A comment to ‘When it all goes wrong!’ by Eloise Pasteur

Je poste ce commentaire ici et non pas sur When it all goes wrong!, car il est rejeté par le filtre anti-spam du blog d’Eloise Pasteur. Un autre post en anglais: mais je ne fais pas exprès!

Eloise, I would like to give you some further insight towards understanding “A teaching nightmare!”. This post presents itself as a short narrative that was written as part of a wider research process using storytelling to describe experiences in the area of teaching and learning in Second Life. I have been studying ‘hand-on workshops’ for several months in the role of participatory observation. From the analysis and mapping of these workshops, we (Steven and I) elaborated a taxonomy that covers four main processes and 26 criteria.

Amongst the results of our research we found a tension between teacher’s IRL experience, pedagogical approach and the control of the virtual environment. Control (of the space, of conversational flow, of communication dynamics) appeared to be a factor that greatly influenced the outcomes of the workshop and the difficulty for experienced IRL teachers is that this belong to a specific set of knowledge and skills related to teaching in SL.

■ Exercise brief
Turn the paragraph of the comment beginning "Amongst the results of our research" into a short bulleted list that keeps its main facts. Work from the comment alone, using no outside knowledge.

■ Data extract

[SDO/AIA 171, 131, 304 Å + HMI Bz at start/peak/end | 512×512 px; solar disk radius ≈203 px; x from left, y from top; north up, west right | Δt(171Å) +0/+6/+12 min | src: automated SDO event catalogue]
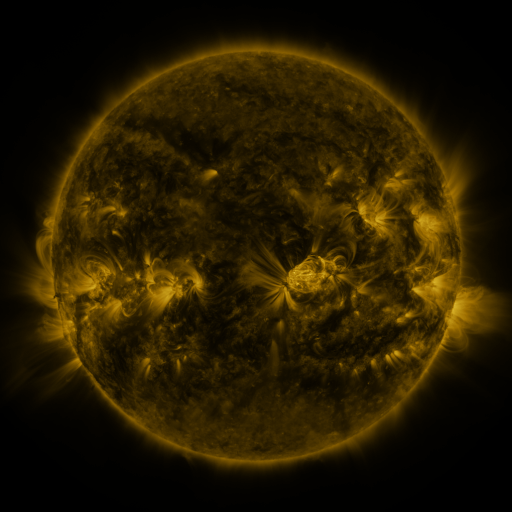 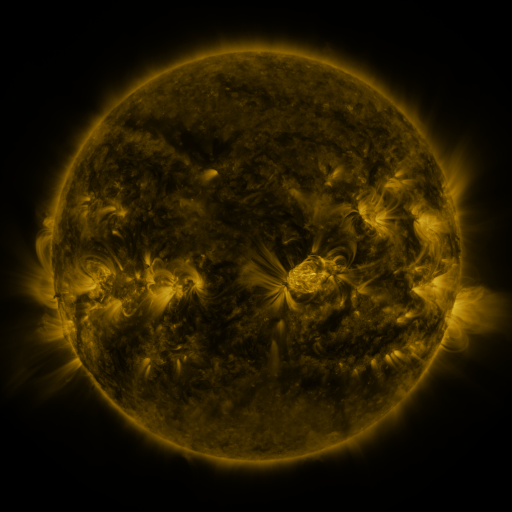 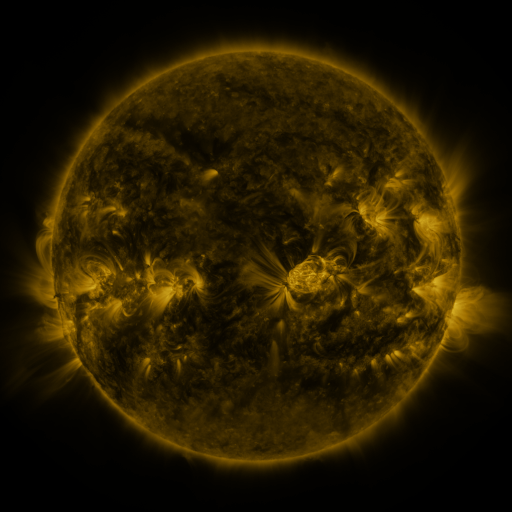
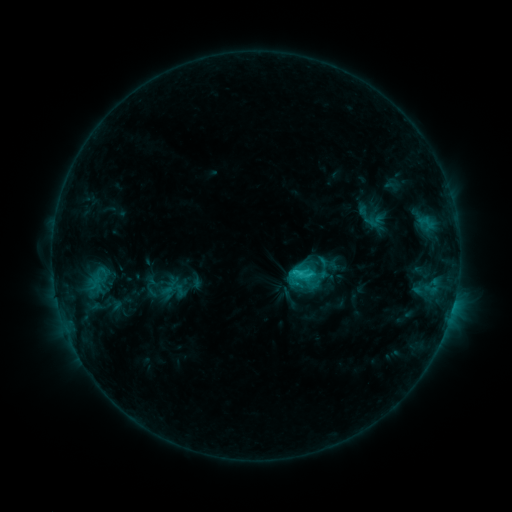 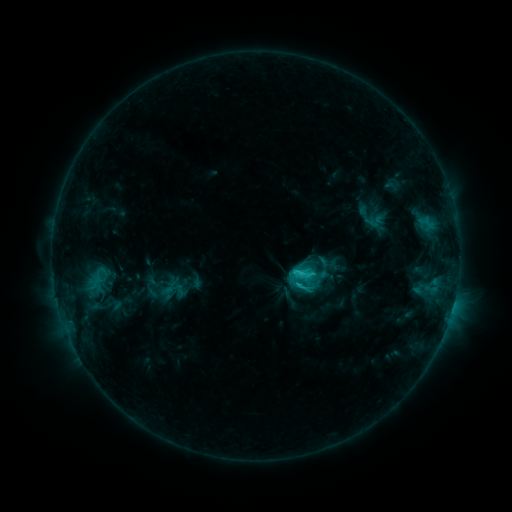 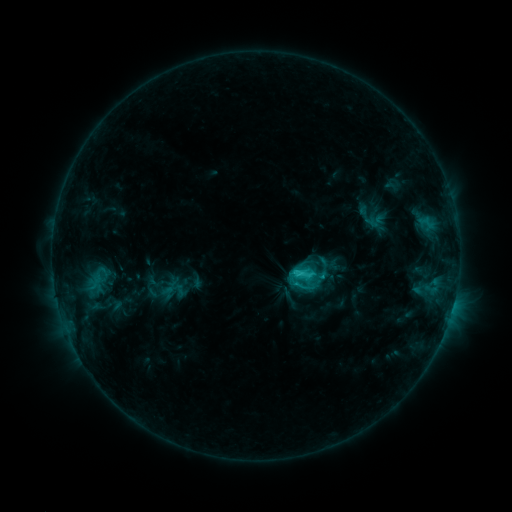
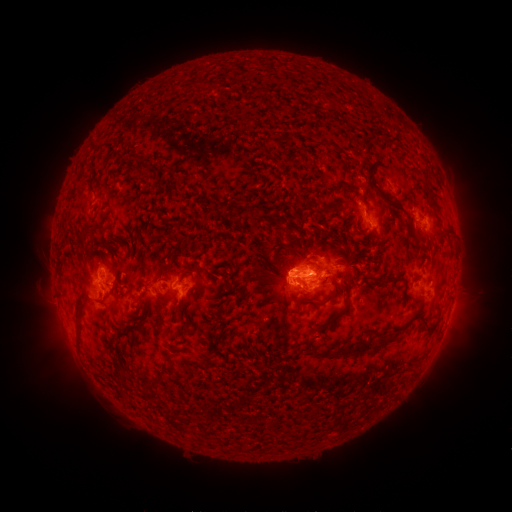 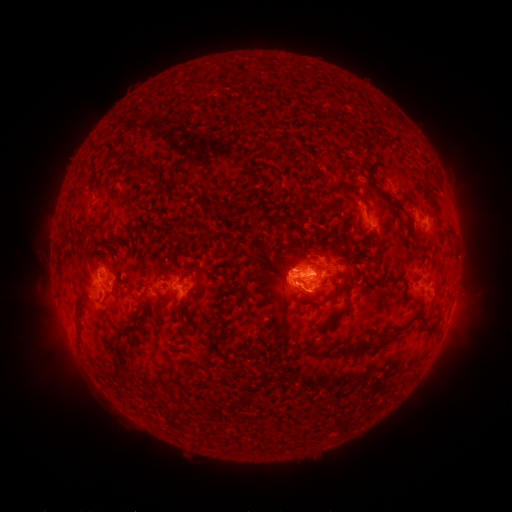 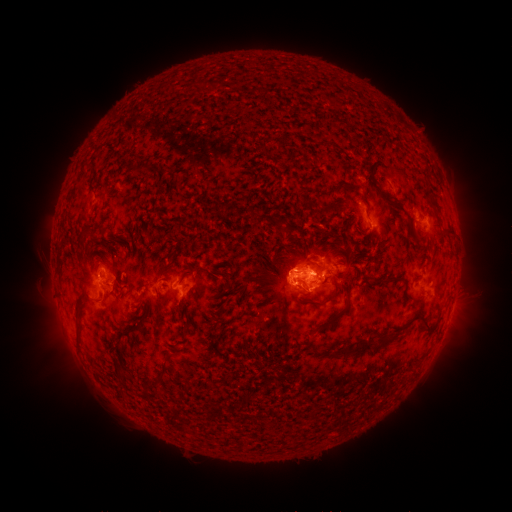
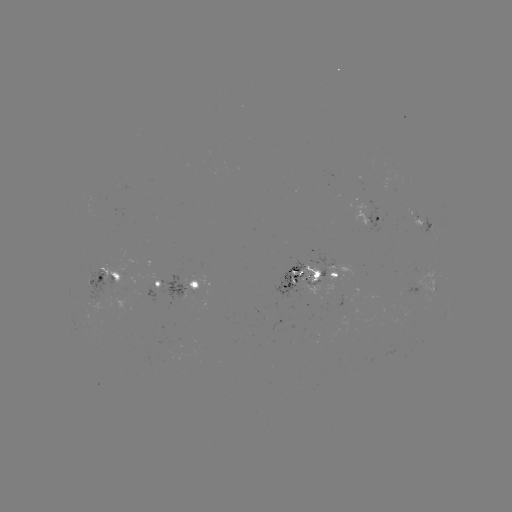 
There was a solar eruption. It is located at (312, 298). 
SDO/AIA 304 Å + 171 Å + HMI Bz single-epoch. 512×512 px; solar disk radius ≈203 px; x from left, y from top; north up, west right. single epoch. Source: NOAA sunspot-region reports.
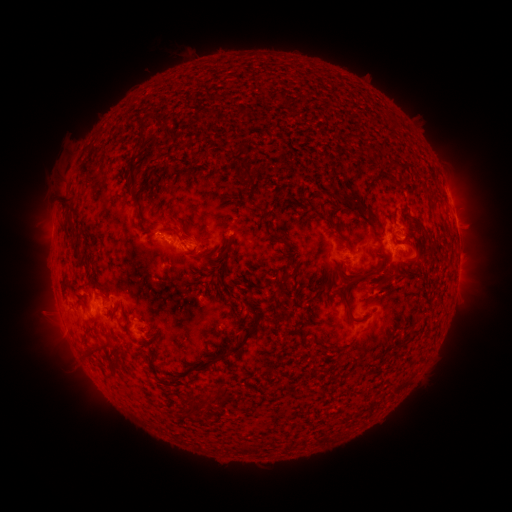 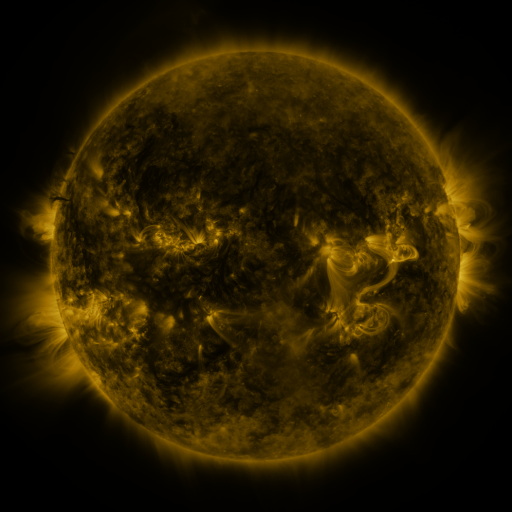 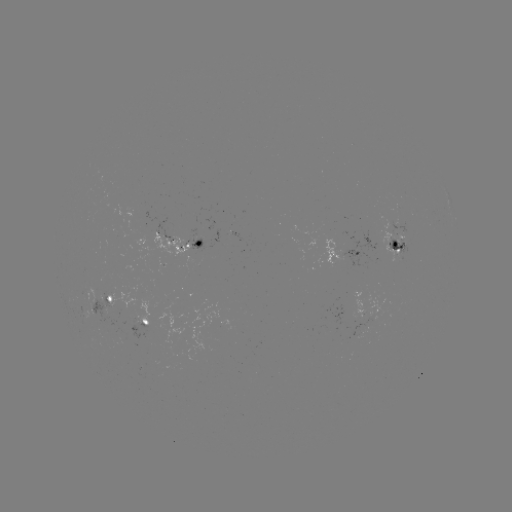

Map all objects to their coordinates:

■ Full solution
- The research found a tension between a teacher's IRL experience, pedagogical approach, and control of the virtual environment.
- Control of the space, the conversational flow, and communication dynamics greatly influenced workshop outcomes.
- Experienced IRL teachers struggle because this control belongs to a specific set of knowledge and skills for teaching in SL.